ニイハウ島事件の西開地重徳を追った東山半之助

 今年の夏はオリンピックがあったので、戦争ものの報道が少なかった。
 『ざっくばらん この道三十年』(東山半之助著、日本教文社)は昭和40年7月24日初版。手元のものは8版で昭和48年2月10日発行。
 生長の家を信仰する著者の回顧録。明治24年香川県生まれで新聞配達、貸本屋、地方新聞の校正助手、朝日新聞・時事新報の地方記者を経て四国民報社長。社長時代に経営難で自殺を考へてゐたところ、生長の家に出会って救はれた。のち本部講師・理事。
 紹介文に「これを読めば生長の家の歴史もおのずからわかる貴重な記録」「赤裸々な懺悔録」。書名に違はずざっくばらんで、「はしがきに代えて」から面白い。

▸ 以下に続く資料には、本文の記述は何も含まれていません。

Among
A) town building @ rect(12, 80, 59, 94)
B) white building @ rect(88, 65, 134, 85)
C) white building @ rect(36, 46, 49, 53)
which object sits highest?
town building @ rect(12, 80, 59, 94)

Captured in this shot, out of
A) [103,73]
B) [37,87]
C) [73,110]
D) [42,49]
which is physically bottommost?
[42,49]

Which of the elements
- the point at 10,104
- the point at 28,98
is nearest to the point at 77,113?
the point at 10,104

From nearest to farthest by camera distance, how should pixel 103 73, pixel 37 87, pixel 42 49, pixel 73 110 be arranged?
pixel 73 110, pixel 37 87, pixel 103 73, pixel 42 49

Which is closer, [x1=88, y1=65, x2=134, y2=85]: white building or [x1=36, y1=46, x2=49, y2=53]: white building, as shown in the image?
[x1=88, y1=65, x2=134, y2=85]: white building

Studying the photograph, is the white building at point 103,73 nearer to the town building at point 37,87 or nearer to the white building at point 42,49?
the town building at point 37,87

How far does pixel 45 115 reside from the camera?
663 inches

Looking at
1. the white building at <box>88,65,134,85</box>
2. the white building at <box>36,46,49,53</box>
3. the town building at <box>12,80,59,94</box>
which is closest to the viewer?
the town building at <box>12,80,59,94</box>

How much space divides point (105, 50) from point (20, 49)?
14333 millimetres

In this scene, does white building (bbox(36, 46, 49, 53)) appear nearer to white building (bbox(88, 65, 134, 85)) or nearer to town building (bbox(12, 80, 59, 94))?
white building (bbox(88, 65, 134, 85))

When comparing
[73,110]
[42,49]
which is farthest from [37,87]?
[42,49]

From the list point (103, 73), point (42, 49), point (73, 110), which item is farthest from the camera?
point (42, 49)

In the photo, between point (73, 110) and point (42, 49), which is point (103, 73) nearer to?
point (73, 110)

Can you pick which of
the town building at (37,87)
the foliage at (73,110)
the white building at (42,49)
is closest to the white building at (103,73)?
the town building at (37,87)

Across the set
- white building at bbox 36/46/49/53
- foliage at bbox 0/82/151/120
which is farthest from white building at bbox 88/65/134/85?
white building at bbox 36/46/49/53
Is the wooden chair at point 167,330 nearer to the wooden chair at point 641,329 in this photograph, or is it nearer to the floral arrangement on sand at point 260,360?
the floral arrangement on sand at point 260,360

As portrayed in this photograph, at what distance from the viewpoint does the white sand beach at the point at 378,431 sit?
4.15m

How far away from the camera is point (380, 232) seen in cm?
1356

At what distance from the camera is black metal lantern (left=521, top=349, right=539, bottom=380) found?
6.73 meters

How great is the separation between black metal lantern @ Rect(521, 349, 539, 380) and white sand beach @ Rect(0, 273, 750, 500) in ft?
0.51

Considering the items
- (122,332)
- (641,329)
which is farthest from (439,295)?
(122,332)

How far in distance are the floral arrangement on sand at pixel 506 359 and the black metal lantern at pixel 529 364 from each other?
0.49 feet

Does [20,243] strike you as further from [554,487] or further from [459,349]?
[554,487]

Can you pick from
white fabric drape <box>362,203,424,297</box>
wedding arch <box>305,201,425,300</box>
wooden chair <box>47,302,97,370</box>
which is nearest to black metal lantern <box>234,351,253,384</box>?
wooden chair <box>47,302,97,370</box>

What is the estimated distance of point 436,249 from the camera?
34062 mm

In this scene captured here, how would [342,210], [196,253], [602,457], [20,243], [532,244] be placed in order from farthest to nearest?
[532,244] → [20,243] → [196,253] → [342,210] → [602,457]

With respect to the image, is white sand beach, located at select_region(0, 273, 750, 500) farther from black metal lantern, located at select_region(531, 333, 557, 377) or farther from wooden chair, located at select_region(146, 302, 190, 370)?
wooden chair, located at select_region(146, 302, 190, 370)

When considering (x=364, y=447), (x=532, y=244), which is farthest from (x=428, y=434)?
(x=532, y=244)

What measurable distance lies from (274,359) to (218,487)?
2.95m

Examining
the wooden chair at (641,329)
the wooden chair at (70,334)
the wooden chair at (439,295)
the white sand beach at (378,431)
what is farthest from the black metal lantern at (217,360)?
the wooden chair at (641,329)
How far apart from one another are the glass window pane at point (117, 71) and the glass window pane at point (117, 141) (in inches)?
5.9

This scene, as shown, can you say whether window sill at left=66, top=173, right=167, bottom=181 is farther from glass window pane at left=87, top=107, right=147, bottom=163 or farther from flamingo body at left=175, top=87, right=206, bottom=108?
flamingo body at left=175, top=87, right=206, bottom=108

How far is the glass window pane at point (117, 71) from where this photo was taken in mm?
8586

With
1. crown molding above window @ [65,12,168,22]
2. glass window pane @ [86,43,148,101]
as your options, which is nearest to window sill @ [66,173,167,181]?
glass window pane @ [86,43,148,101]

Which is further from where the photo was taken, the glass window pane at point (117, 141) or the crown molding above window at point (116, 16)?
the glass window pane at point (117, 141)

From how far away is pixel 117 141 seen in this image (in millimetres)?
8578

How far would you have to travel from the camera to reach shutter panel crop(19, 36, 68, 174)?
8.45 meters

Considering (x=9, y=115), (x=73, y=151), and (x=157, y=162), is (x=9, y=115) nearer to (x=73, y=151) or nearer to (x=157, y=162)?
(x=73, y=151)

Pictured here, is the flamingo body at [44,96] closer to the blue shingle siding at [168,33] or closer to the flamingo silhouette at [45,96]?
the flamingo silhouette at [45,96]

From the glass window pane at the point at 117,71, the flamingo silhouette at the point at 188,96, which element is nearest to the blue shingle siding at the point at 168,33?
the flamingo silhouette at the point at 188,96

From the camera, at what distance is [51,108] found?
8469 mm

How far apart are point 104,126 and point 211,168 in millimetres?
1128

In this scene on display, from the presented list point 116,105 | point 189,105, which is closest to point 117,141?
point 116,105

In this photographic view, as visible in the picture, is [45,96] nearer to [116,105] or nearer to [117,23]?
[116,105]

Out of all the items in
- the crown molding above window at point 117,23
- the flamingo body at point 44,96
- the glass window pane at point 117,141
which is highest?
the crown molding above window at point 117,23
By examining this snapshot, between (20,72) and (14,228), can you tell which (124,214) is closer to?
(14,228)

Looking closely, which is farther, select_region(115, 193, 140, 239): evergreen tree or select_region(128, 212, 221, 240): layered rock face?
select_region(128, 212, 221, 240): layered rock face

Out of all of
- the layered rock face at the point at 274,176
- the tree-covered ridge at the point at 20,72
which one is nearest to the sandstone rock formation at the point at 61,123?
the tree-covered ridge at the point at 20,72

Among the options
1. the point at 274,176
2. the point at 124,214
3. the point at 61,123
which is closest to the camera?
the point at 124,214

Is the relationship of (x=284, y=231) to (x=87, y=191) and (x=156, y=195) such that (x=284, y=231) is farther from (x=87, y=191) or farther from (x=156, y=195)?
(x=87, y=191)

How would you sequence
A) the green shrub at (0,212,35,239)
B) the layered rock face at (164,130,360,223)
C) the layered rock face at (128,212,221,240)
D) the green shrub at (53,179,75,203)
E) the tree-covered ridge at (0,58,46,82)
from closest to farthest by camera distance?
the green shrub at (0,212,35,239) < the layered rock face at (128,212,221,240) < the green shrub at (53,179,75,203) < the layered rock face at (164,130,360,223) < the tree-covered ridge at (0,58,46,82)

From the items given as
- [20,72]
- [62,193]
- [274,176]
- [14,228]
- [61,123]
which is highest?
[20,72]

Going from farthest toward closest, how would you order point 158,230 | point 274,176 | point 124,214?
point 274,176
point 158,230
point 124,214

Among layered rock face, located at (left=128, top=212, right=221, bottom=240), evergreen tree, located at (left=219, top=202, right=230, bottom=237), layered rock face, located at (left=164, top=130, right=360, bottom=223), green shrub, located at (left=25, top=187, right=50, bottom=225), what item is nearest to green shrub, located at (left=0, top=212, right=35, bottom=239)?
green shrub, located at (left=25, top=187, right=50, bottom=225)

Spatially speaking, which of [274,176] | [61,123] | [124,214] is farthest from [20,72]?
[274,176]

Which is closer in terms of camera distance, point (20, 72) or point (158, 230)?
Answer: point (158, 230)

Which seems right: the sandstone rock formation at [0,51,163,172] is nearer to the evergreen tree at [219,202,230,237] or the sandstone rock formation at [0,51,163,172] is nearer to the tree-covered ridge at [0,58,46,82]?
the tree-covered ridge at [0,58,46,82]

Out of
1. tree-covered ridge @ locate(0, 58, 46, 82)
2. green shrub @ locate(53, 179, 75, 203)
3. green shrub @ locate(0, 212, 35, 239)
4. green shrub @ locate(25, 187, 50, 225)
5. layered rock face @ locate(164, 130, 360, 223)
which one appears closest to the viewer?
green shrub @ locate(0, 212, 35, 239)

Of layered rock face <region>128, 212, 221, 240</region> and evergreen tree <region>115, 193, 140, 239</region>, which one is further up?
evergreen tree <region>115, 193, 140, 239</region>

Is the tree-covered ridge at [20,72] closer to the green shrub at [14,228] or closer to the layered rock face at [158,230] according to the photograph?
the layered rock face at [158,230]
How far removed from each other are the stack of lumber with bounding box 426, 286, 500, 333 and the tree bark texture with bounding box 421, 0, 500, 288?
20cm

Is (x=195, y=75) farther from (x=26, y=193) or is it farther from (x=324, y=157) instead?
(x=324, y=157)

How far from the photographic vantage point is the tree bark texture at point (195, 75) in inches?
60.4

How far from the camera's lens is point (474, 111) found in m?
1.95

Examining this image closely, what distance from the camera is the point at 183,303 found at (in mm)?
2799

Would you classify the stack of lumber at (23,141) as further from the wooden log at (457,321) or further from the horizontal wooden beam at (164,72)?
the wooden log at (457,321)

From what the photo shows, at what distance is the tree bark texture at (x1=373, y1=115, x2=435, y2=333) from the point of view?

三十年間の私の読むものといえば谷口雅春先生の御執筆が大部分であって、時間利用のへたな私は、毎月の生長の家の五雑誌と先生の矢つぎばやにお書きになる単行本とだけすら完全に読みこなし得ない。しょっちゅう新刊に追っかけられてハアハア息切れするというおはずかしい私は、どうかすると先生のはしがきだけを読んで、半年も後に本文を通読するという逆転現象を生じている。

 さすが別名、紙の宗教。あれだけ発行物が多ければ読むのも大変だらう。はしがき論もいい。

 正直いって、私は青年時代から名著・愚書のいかんを問わず、序文やはしがきを読むのがきらいで——というより意識的に読まないくせをもっている。はしがきの文句というものは、たいていはいやに謙遜しているか、反対にうぬぼれているかだ。いやに謙遜するくらいなら、いっそ本を書いたり出版したり、世間さまに迷惑をかけないことにしてもらいたい。自慢話ならば、薬の効能書きを読まされたときのように、小馬鹿にされた気がする。

 謙遜するくらゐなら出版しなければいいと言ってゐるのに、その後には「世界的聖典良書の淵源といわれる日本教文社から出すというのに、何たる卑俗低級な雑本を書いたのだとお叱りをこうむりそうなこの本」と卑下してゐる。
 
 自殺を考へてゐた東山の目を引いたのは、生長の家が読売新聞に出した、下5段ぶっ通しの広告だった。早速内容見本のパンフレットと書籍を注文した。

この神秘な魅力ある広告文を作るほどの広告作成者(アド・ライター)を使う谷口という人は非凡の人にちがいないと、心の感激をかきたてて雑誌を読み出す。読むうちに、驚いた、感心した、敬服した、うなり出した。

 自分の新聞紙面に『生命の實相』の意見や解釈を書き、「智慧の言葉」を各ページ記事中に割り込ませるなど、光明化に邁進した。社内で生長の家を褒めると、漫画家の和田邦坊や文芸部の十返肇らからひやかされた。無料人生相談や特高の来客が多くなった。もともと軍とは反りが合はなかったが、次第に軍人とも知り合ってゆく。一方、誌友が警察に召喚されたり息子の郵便が検閲されたりと、戦時下の様子もわかる。
 戦後、ハワイで布教したときに取り組んだのがニイハウ島事件の真相究明。真珠湾攻撃の後に不時着した戦闘機の乗員と現地の日系人計2名が住民300人に包囲された。脱出したものの2人刺し違へて亡くなってしまった。
 東山の奔走で現地日系人は原田義雄、搭乗者は四国出身の西開地重徳(にしかいち・しげのり)であることがわかった。原田夫人から西開地の親族の情報を聞き取る際、生長の家の信仰が役に立った。

「奥様、生長の家には神想観という瞑想(メディテーション)と祈禱(プレイ)を兼ねた秘法があります。榎さんと私が只今からそれを勤めますから、奥様も瞑目合掌して、西開地君の顔を思い出し、ジッと心の中で凝視(みつめ)ていて下さい。そうすれば、きっと西開地君の書いたことか、言われたことを思い出します。(略)」

 これにより夫人が思ひ出した僅かな漢字をヒントにし、新聞記者時代の知人らを動員して日本の親族を突き止めた。